== Entries
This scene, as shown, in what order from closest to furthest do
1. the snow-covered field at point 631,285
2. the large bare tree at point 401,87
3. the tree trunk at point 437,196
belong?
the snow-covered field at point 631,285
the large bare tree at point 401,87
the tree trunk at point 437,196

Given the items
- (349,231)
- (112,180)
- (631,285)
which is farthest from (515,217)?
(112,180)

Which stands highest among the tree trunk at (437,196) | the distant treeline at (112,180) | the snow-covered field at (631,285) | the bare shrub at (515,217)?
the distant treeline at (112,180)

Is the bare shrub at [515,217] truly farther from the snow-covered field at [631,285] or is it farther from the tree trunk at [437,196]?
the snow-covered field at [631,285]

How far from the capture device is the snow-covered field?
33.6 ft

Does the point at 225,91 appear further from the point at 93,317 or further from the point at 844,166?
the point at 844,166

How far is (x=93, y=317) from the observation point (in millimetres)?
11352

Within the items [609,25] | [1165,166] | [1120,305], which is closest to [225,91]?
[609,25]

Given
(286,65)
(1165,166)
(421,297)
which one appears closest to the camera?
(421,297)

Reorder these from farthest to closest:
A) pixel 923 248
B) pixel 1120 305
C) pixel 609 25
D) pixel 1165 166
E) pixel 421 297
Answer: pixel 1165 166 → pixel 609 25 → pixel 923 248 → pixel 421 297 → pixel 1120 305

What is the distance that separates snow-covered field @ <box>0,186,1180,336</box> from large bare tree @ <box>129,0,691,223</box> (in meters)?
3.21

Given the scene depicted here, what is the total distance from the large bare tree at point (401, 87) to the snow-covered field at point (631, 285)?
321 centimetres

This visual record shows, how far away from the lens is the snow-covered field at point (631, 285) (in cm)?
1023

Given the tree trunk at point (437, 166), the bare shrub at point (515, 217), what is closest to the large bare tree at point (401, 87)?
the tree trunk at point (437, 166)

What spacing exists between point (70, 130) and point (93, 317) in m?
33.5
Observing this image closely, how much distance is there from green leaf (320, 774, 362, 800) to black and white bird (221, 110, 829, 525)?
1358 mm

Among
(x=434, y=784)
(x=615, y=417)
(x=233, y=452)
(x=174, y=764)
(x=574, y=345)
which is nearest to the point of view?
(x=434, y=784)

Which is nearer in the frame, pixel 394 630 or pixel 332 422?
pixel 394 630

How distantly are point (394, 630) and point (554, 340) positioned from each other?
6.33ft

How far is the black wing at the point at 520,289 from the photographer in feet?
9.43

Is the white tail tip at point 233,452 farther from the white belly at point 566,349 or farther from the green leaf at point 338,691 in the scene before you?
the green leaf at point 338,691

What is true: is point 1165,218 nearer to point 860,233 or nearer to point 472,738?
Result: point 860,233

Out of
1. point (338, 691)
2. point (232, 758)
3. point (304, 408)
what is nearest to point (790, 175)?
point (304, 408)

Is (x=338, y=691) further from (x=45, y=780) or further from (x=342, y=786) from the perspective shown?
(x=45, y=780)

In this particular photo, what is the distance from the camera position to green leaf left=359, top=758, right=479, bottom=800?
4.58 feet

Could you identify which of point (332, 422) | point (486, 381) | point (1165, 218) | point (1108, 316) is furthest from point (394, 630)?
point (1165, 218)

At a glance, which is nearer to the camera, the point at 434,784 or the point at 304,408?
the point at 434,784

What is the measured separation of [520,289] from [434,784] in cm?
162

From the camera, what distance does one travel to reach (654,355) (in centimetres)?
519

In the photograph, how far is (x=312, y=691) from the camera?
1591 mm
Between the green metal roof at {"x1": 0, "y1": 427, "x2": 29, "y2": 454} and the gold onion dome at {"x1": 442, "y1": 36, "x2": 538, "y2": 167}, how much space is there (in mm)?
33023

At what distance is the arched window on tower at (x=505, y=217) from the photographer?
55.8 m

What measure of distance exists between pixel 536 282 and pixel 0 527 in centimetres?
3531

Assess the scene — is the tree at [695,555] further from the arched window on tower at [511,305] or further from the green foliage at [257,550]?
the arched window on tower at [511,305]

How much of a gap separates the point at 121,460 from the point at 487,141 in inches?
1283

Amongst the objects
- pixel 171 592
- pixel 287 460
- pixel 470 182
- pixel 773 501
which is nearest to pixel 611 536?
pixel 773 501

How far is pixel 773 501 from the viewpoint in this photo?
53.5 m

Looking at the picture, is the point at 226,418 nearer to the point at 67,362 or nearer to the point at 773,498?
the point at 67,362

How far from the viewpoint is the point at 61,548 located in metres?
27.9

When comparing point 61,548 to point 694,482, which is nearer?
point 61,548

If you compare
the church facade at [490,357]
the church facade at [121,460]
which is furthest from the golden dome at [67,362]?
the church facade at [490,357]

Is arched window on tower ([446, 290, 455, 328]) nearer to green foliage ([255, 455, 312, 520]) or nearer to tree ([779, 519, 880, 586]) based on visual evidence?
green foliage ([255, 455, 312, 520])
====
#### Given problem
Reproduce the material verbatim from the line containing "Observing this image" through the line containing "Result: point 860,233", including both of those lines.

#### Answer for the task
Observing this image closely, how much distance is there from green leaf (320, 774, 362, 800) to black and white bird (221, 110, 829, 525)?
1358 mm

Among
(x=434, y=784)
(x=615, y=417)
(x=233, y=452)
(x=174, y=764)
(x=574, y=345)
which is nearest to the point of view?
(x=434, y=784)

Which is nearer in the frame, pixel 394 630 or pixel 332 422?
pixel 394 630

How distantly are point (394, 630) and point (554, 340) positioned from each other?
6.33ft

How far is the black wing at the point at 520,289 from the photographer in feet?
9.43

Is the white tail tip at point 233,452 farther from the white belly at point 566,349 or farther from the green leaf at point 338,691 in the scene before you?
the green leaf at point 338,691

What is true: is point 1165,218 nearer to point 860,233 or nearer to point 472,738?
Result: point 860,233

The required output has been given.